For a much larger bank like $19.42 billion-asset Rockland Trust, part of maintaining that “community feel” after its planned acquisition of $4.7 billion-asset Enterprise Bank will entail maintaining the branches that Enterprise operates instead of closing them.

“All those branches, they feel very community anchored,” Tengel said. And when I say that, I’m not talking about the broad – all 27 branches – but community by community. It’s like a microscopic part of the whole that gets knitted together.”

Tengel also highlighted how important it is for the acquirer or to be an active in their new market.

“The key to making that work is being visible in the community, being present, being active, being engaged with all the different community participants,” he said. “We do that really well, and so does Enterprise, so I think by getting bigger, it doesn’t necessarily mean that we’re kind of turning away from that community bank look and feel because that’s how we do business. We don’t know any other way.”

Sam Minton

A Lifeline for Community Banks?

While some might characterize mergers and acquisitions as the opposite of community bank behavior, Sosik believes it is actually what could keep smaller banks alive.
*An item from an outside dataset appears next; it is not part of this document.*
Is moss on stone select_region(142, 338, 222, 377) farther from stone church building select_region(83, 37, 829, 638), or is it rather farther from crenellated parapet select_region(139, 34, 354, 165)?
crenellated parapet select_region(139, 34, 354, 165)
“I think [community banking is] very much imprinted in sort of who we are in the United States. I don’t think we’re going to lose that and in the end, I think the path towards preserving community banking and its impact on our communities is logically through making sure that the community banking industry is healthy financially. I think you’re going to see M&A that supports the industry, ensures that financial viability.”
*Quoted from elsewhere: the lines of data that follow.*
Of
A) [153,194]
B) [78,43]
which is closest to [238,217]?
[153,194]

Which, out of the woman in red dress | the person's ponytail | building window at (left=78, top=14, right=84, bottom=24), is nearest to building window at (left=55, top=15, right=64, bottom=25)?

But while there are still thousands of banks in the United States, this is a rapid decrease compared to the 14,376 commercial banks the country had in 1984, according to the Federal Reserve Bank of Kansas City.

Ultimately, said Senecal, consumers will determine if community banking is able to survive.

“So as long as the consumer feels that they will support a community bank regardless of the experience, yeah, there’s a place,” he said. “In my opinion, I don’t see it happening. I just don’t see it happening from a competition level, with the internet, with digital technology.”